Walk, Don’t Run (1966) ***

Stars rarely get to choose when they want to retire. Usually, the phone stops ringing, or they slide down the credits until no one can remember who they once were, or they end up in terrible international co-productions, or like Tyrone Power (Solomon and Sheba) they die on the job or, like Spencer Tracy, because of it.

Cary Grant, on the other hand, went out at the top, or near enough, after a string of box office winners, including this one, throughout the Sixties. If you are more generally familiar with Grant through Hitchcock thrillers or Charade, you might have forgotten his comedy expertise. He was a master of the double take and the startled expression – and he needs that here in what is sometimes a pretty funny farce.

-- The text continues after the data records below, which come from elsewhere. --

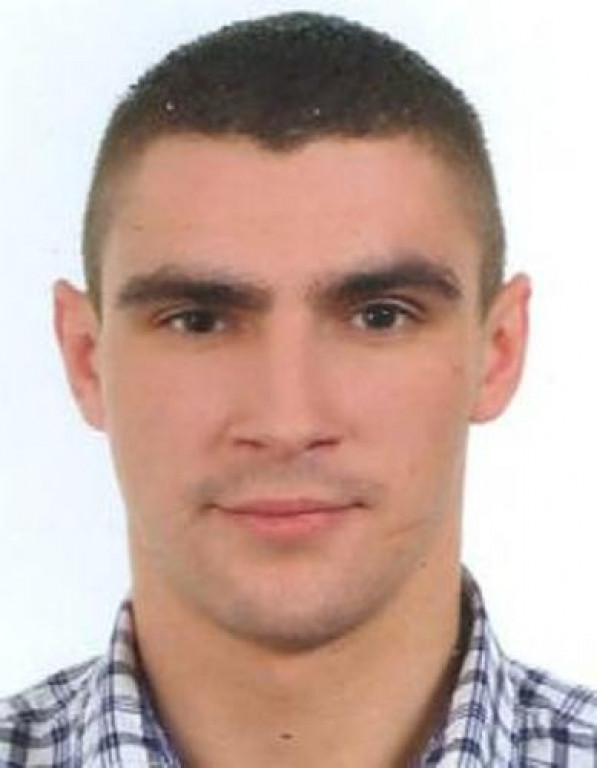 Oto oszuści poszukiwani przez Podlaską Policję [FOTO]
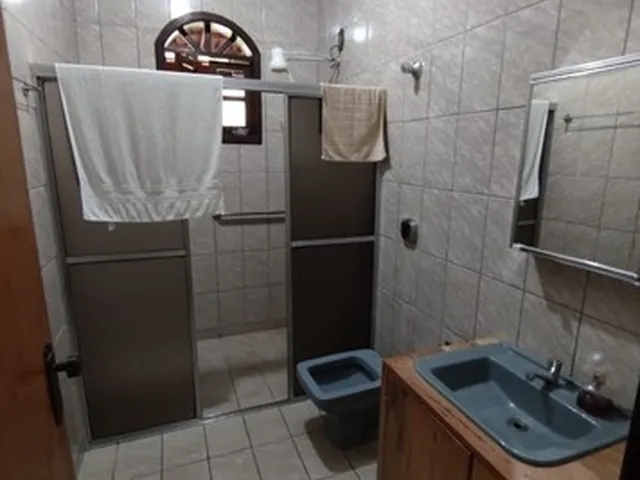 Imagem 15: Cod. 3884 - Vende Casa Bairro Giovanini, 03 Quartos, 02 Vagas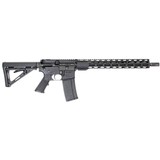 RADICAL FIREARMS RF-15 5.56X45MM NATO - 2 of 2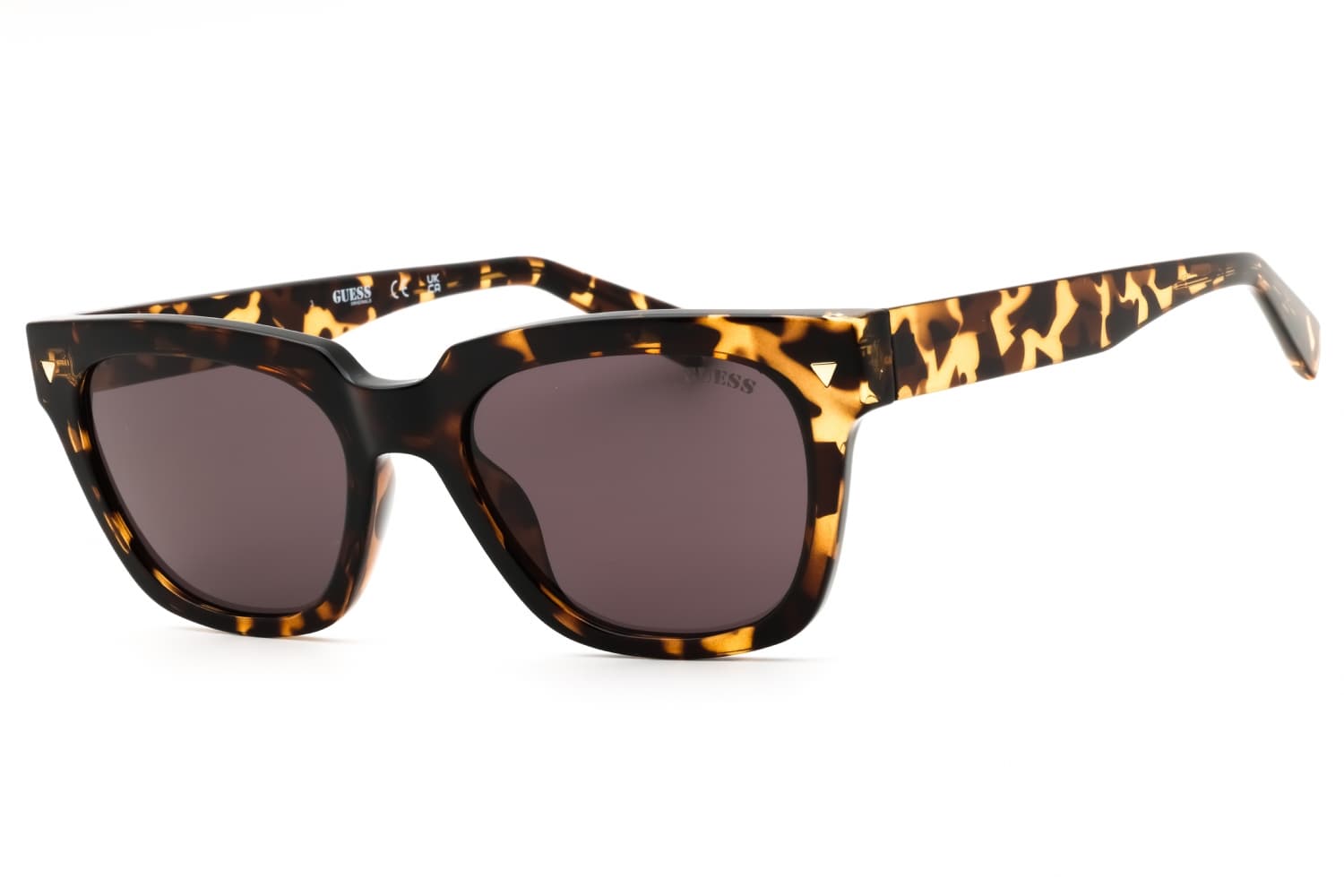 Guess GU8265 — Lunettes de soleil 1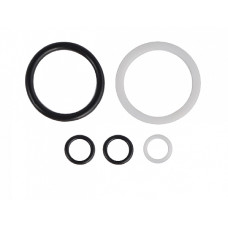 Набор сальников для гидравлического пресса HP-70 АСКО-УКРЕМ (A0170020040)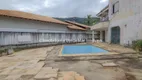 Foto 3 de Casa com 5 Quartos à venda, 390m² em Enseada, Guarujá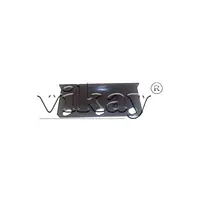 Sliding 3162109100 Replacement - Master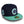 Load image into Gallery viewer, Chicago Cubs Mint Navy World Series 59FIFTY Fitted Cap
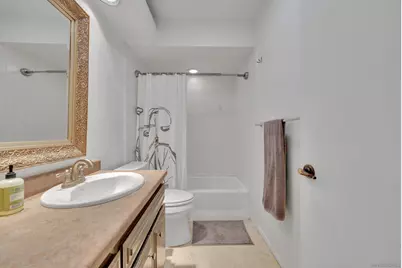  4055 Falcon St #102, San Diego, CA 92103 - Photo 28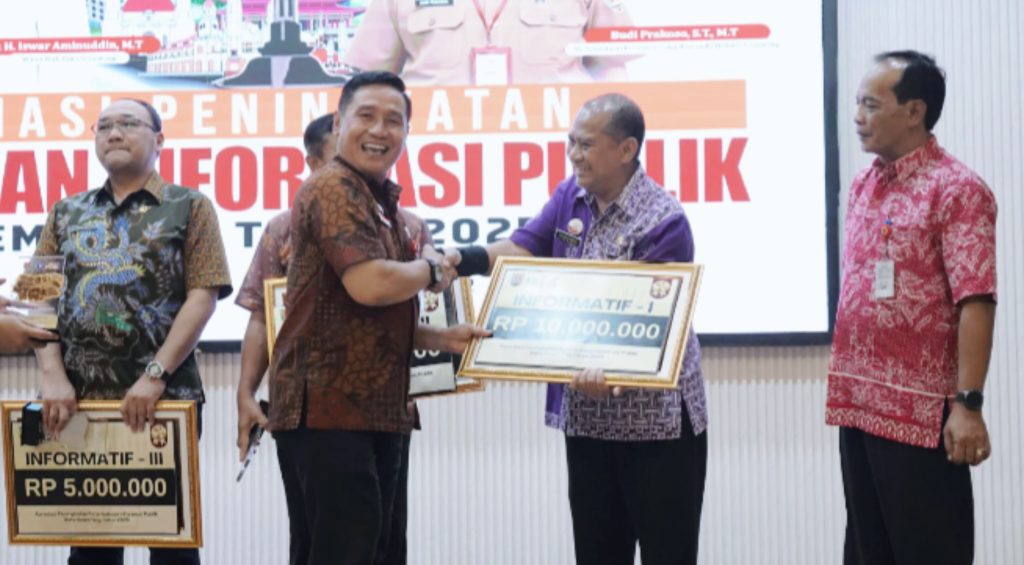 InShot_20251006_225445028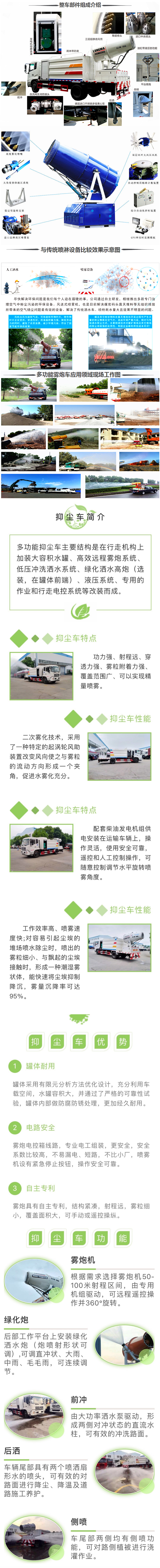 ������ˮ܇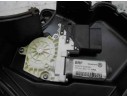 Recambio de elevalunas trasero derecho para seat leon (1p1) reference referencia OEM IAM   ELECTRICO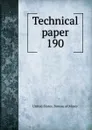 Methane accumulations from interrupted ventilation - Howard I. Smith, Robert J. Hamon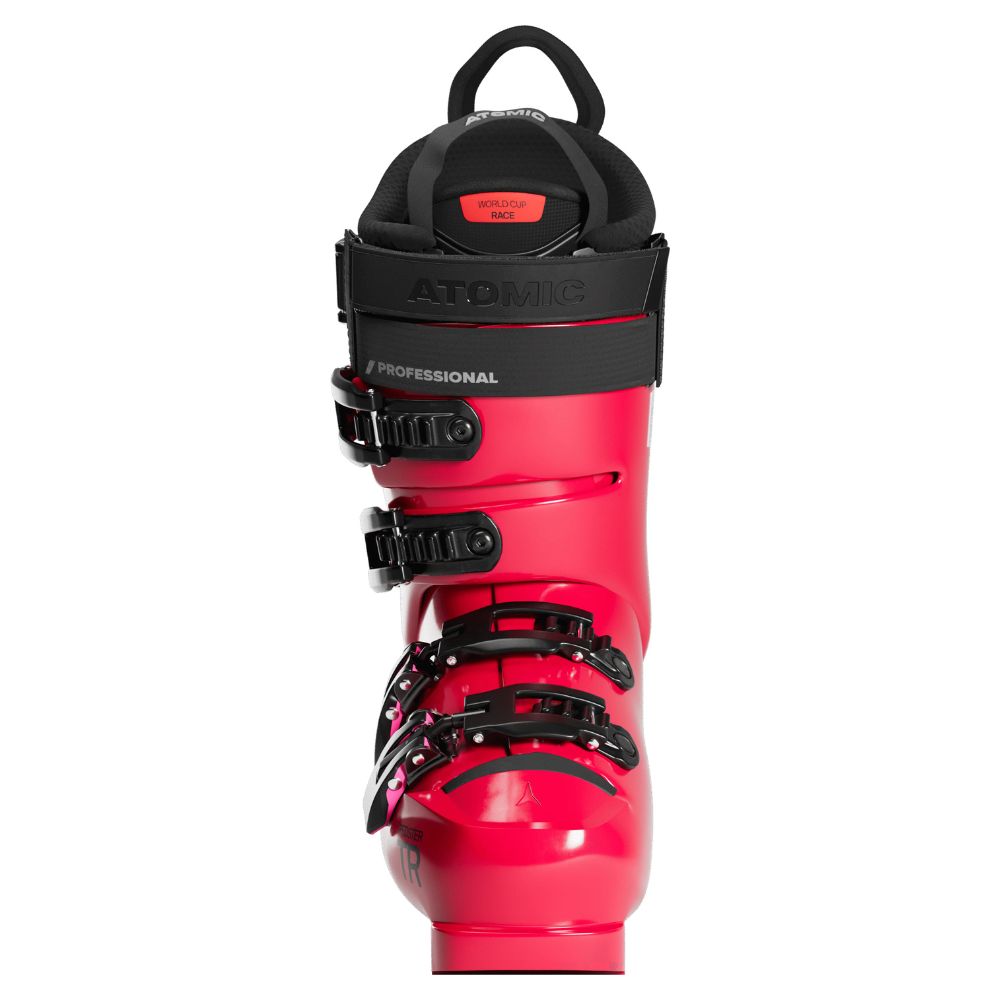ATOMIC REDSTER TR 3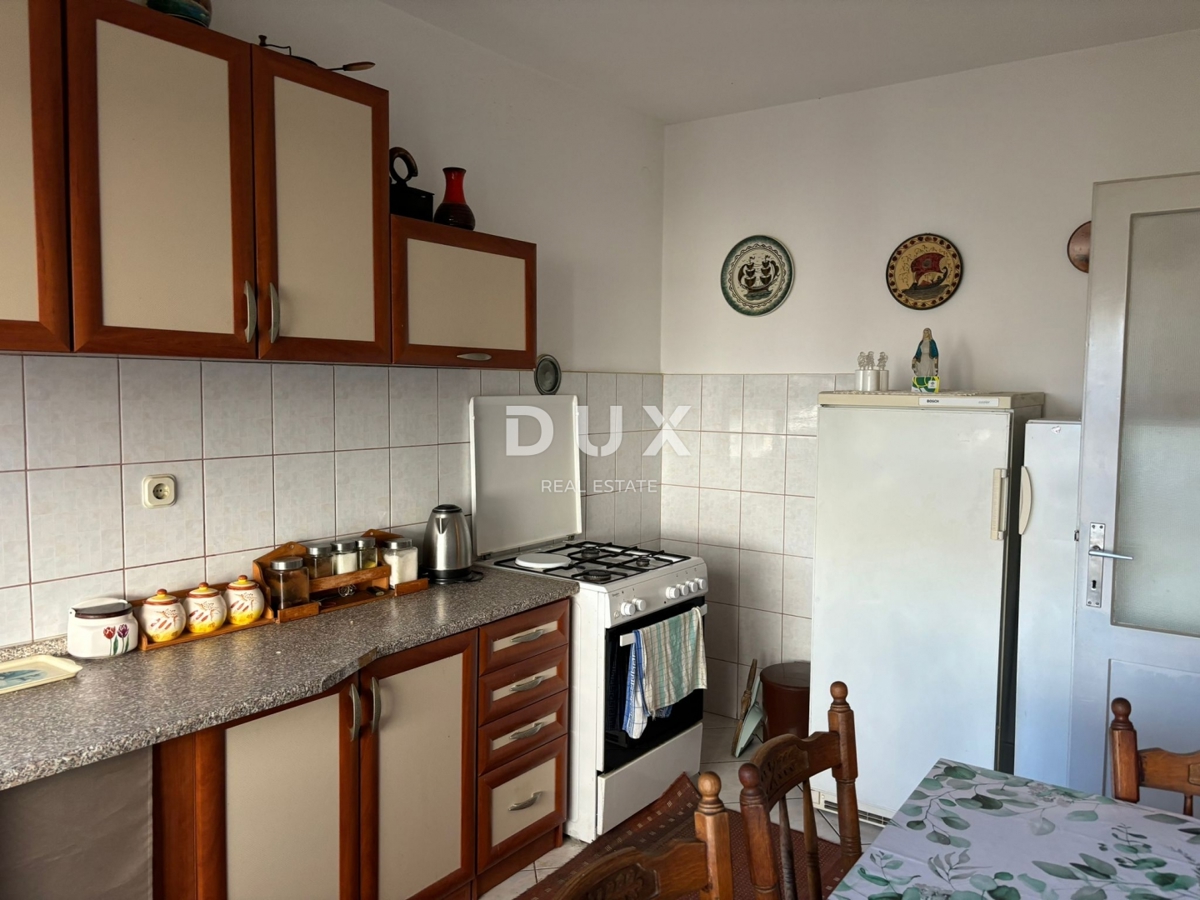 Appartamento In vendita - Istarska Pula - foto 2/19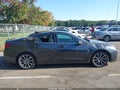 2015 Acura TLX — photo 13 of 16 | VIN 19UUB2F57FA020096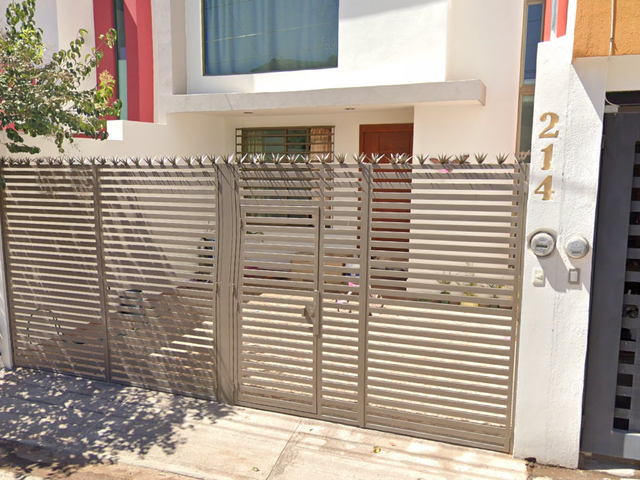 place photo 4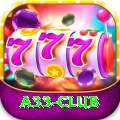 A33 Club Apps (Tools & Injectors) VIP v4.5.2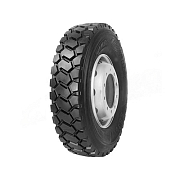 Шина 315/80R22.5 167/161D 22PR Jumbo SS366 TL Ведущая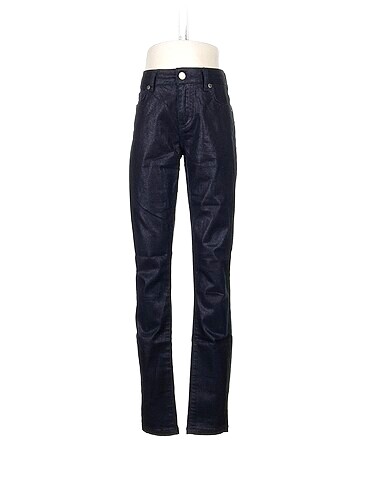 Beymen Club Jean / Kot %70 İndirimli.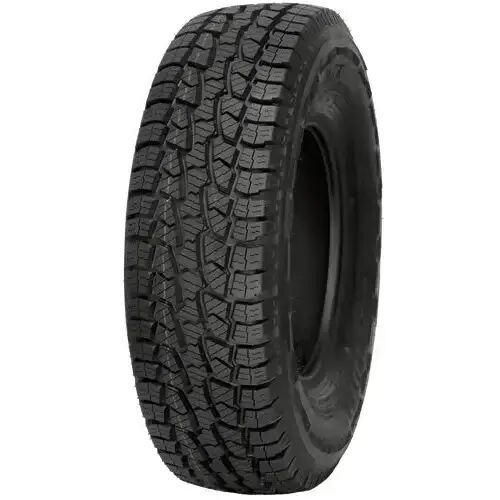 Goodride Radial Sl369 A T 235 80 17 120 Q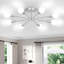 Directionnel et projecteur-122585325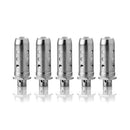 Innokin Endura T18-E Coils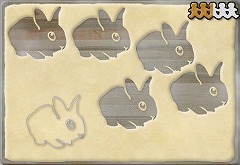 Cookie Cutter: Pets!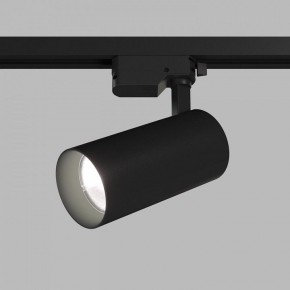 Светильник на штанге Denkirs SOLID KOPER DK6454-BK в Лабытнанги - labytnangi.ok-mebel.com | фото 3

The set-up is peculiar. Grant is a businessman landing in Tokyo two days before the 1964 Olympic Games with nowhere to stay and ends up sleeping on the couch of Samantha Eggar and later sharing his room with Jim Hutton, an athlete equally lacking in the forward planning department. (Excluding the Olympics, of course, the film has a similar concept to The More the Merrier, 1943).

There’s no great plot and no great need for one. Grant’s main purpose is to play Cupid to Hutton and Eggar and steer her stuffy fiancé out of their way. But it says a lot for Grant’s talent that not much plot is required. He is just so deft, whether he is playing top dog or being beaten at his own game by a rather resilient Hutton.

Eggar is Doris Day-lite, but Hutton is a revelation, not the dour dog of later The Hellfighters (1968) and The Green Berets (1968), but showing true comedic talent, especially in quick-fire verbal duels with Grant. There is only a wee bit of stereotype, overmuch bowing mainly and a Russian shot-putter, but some other Japanese customs are more interesting, yellow flags to cross the road, for example.

There are a couple of brilliant visual gags, one involving trousers, another with Grant getting locked out of the apartment, and a terrific payoff in a Japanese restaurant. Except for thrillers, Grant did not need great directors, he knew comedy inside out and here the accomplished Charles Walters (High Society, 1956) has the sense to let him get on with it.

Grant was 62 when the film appeared so quite rightly delegates romance to Hutton, which is a shame because his (non-romantic) interaction with the pernickety Eggar (she and fiance equally matched in this department) carries all the Grant romantic hallmarks. Instead, he ensures that romance between Hutton and Eggar runs its true course, which while that is satisfying enough, is a bit like removing John Wayne from the final shootout in a western. Oh, and there is a reason for the Olympic Games setting.